• [Extract to read]
■ ■ ■

Write-Off From Pandemic Loan Relief Program May Cost Canadian Taxpayers Billions

Write-Off From Pandemic Loan Relief Program May Cost Canadian Taxpayers Billions
The Canada Revenue Agency headquarters Connaught Building is pictured in Ottawa on Aug. 17, 2020. (Sean Kilpatrick/The Canadian Press)
Isaac Teo
11/19/2022
Updated:
11/20/2022
0:00

Canadian taxpayers may be on the hook for $2.4 billion due to a projected write-off of debts from a pandemic loan relief program, federal records show.

The expected loss stems from the $42.9 billion Canada Emergency Business Account (CEBA) program, which offered loans to business owners affected by lockdown orders during the COVID-19 pandemic.

The amount was disclosed as a result of a request by Conservative MP John Williamson, who represents the riding of New Brunswick Southwest, according to Blacklock’s Reporter.

The MP asked for figures on “the dollar amount of Canada Emergency Business Account loans projected to be written off as bad debt or other reasons such as fraud.”

Cabinet, in an Inquiry of Ministry tabled in the House of Commons, put the figure at $2.4 billion, though loans are not repayable until Dec. 31, 2023.

“The dollar value of loans written off to date is $1.3 million,” the Inquiry of Ministry said. “Financial institutions administer the program and can only write off if the loan is to a borrowing customer and the financial institution is writing off some or all of its own loan.”

The CEBA program was open for applications from April 9, 2020, till last June. By January this year, it had provided more than $49 billion to nearly 900,000 Canadian businesses, according to Department of Finance Canada.
The program initially offered $40,000 in interest-free loans. About six months after its rollout, it was expanded to $60,000 with a third forgiven—a maximum of $20,000—on final repayment.
On Jan. 12, the federal government extended the repayment deadline to the end of December next year.
Speaking virtually at a press conference that day, Small Business Minister Mary Ng said the extended deadline “will help businesses get that flexibility and continue to work together through this pandemic till the end.”

■ ■ ■

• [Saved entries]
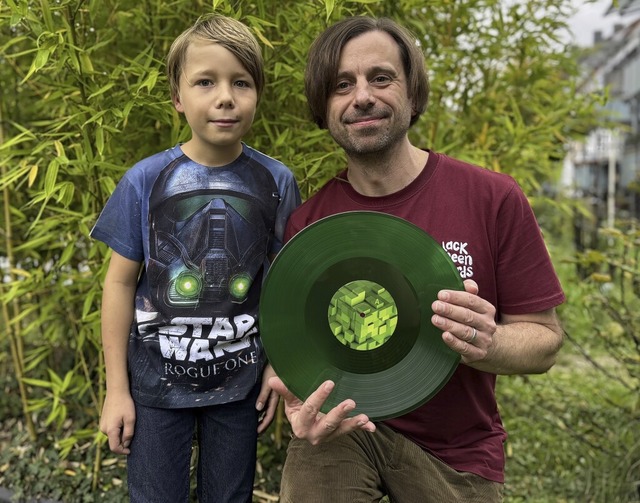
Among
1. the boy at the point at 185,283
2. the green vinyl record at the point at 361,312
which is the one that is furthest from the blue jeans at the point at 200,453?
the green vinyl record at the point at 361,312

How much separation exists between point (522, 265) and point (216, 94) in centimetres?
80

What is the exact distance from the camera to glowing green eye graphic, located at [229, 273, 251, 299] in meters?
1.55

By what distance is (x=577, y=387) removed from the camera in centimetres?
389

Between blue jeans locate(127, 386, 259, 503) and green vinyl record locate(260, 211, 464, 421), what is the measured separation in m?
0.36

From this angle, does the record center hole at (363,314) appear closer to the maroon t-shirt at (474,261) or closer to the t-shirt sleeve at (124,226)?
the maroon t-shirt at (474,261)

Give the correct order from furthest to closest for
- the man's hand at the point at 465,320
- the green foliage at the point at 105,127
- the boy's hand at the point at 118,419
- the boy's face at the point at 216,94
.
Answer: the green foliage at the point at 105,127 < the boy's hand at the point at 118,419 < the boy's face at the point at 216,94 < the man's hand at the point at 465,320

■ ■ ■

• [Study questions]
(a) In the article on the CEBA loan write-off, what reason does Small Business Minister Mary Ng give for extending the repayment deadline? Answer in one to three sentences.
(b) Carry on the article about the projected CEBA loan write-off, starting after its final sentence.

• [Solved tasks]
(a) Mary Ng said the extended deadline would help businesses get flexibility and continue to work together through the pandemic until its end.

(b)
“I want to assure Canadian businesses we’ve had your back from day one,” Ng said. “We are going to continue to do that.”

‘Lack of Clarity’

According to Blacklock’s Reporter, the cabinet gave no rationale for the multi-billion write-off. The federal finance department has likewise declined to explain loans offered to businesses that never qualified in the first place, said the media outlet.
The government’s website states that the CEBA program is specifically offered to “small businesses and not for profits.” However, the finance department in a Nov. 19, 2020, Inquiry of Ministry disclosed that $203 million in loans went to borrowers categorized as “public administration,” the media outlet added.

Tory MP Marty Morantz who requested the data said at the time he would request the finance department to release more records for clarity.

“Given the lack of clarity on what types of organizations fall under the ‘public administration’ category, I will be submitting a further Order Paper question,” he said.

Access to Information documents show Finance Minister Chrystia Freeland’s office could not disclose further details of the loan borrowers.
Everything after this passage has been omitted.